Ginzburg-Landau model energy minimization

landau_orig.png

Original

landau_opt.png

Optimized

In this example a basic Ginzburg-Landau model is solved. This example gives an idea of how the API together with automatic differentiation can be leveraged to performantly solve non standard problems on a FEM grid. A large portion of the code is there only for performance reasons, but since this usually really matters and is what takes the most time to optimize, it is included.

The automatic differentiation is done through DifferentiationInterface.jl (DI), which provides a uniform API to many automatic differentiation backends. This lets us swap out the backend used for the element gradient and Hessian without touching the assembly code. Here we use it to compare two forward-mode backends for the element Hessian: ForwardDiff.jl and HyperHessians.jl, the latter being a package specialized for computing Hessians efficiently using hyper-dual numbers.

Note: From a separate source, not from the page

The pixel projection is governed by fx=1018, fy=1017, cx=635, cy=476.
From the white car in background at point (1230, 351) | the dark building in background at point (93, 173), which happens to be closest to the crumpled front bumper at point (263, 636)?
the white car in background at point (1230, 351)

The key to using a method like this for minimizing a free energy function directly, rather than the weak form, as is usually done with FEM, is to split up the gradient and Hessian calculations. This means that they are performed for each cell separately instead of for the grid as a whole.

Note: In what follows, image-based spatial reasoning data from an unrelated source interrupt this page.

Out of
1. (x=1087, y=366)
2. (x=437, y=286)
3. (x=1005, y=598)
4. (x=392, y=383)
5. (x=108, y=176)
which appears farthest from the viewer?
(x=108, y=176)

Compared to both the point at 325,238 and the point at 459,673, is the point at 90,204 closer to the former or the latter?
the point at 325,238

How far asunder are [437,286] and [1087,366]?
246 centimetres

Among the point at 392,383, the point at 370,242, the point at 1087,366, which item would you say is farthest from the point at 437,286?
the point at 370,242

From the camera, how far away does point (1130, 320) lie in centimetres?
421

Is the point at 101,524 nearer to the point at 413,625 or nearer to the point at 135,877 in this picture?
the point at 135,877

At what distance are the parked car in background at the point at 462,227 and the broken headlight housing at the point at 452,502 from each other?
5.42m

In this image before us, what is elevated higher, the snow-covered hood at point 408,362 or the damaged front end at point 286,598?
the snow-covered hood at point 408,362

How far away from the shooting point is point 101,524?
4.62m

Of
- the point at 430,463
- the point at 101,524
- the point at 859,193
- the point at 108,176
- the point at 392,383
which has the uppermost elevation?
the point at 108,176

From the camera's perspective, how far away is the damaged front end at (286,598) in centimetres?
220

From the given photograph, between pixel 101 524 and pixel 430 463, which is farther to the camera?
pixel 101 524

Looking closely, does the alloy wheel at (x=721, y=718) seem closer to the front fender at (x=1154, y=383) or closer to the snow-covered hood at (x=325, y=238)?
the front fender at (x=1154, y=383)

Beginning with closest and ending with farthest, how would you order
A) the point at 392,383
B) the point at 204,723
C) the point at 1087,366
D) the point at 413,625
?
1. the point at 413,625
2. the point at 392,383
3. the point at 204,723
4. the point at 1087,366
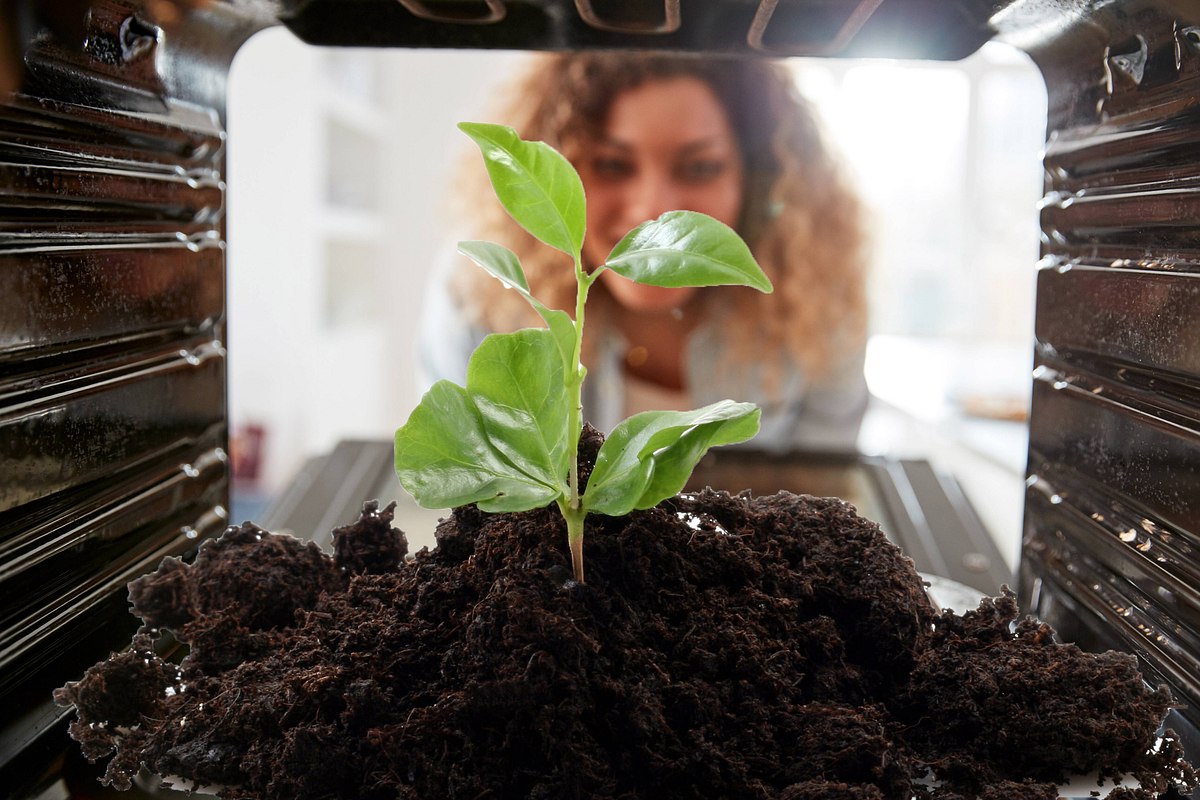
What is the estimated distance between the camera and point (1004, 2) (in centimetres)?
79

using DifferentiationInterface
import DifferentiationInterface as DI
using DifferentiationInterface: AutoForwardDiff, AutoHyperHessians, prepare_gradient, prepare_hessian
using ForwardDiff: ForwardDiff
using HyperHessians: HyperHessians # loads the `AutoHyperHessians` backend extension for DI
using Ferrite
using Optim, LineSearches
using SparseArrays
using Tensors
using OhMyThreads, ChunkSplitters

Energy terms

4th order Landau free energy

function Fl(P::Vec{3, T}, α::Vec{3}) where {T}
    P2 = Vec{3, T}((P[1]^2, P[2]^2, P[3]^2))
    return α[1] * sum(P2) +
        α[2] * (P[1]^4 + P[2]^4 + P[3]^4) +
        α[3] * ((P2[1] * P2[2] + P2[2] * P2[3]) + P2[1] * P2[3])
end
Fl (generic function with 1 method)

Ginzburg free energy

@inline Fg(∇P, G) = 0.5(∇P ⊡ G) ⊡ ∇P
Fg (generic function with 1 method)

GL free energy

F(P, ∇P, params) = Fl(P, params.α) + Fg(∇P, params.G)
F (generic function with 1 method)

Parameters that characterize the model

struct ModelParams{V, T}
    α::V
    G::T
end

TaskCache

This holds the values that each task will use during the assembly. The DI "preparation" objects (grad_prep/hess_prep) cache the backend specific work (dual number buffers, configs, ...) and are reused for every cell handled by the task. Since they contain mutable scratch storage there is one cache, and thus one set of prep objects, per task so the assembly stays allocation free and thread safe.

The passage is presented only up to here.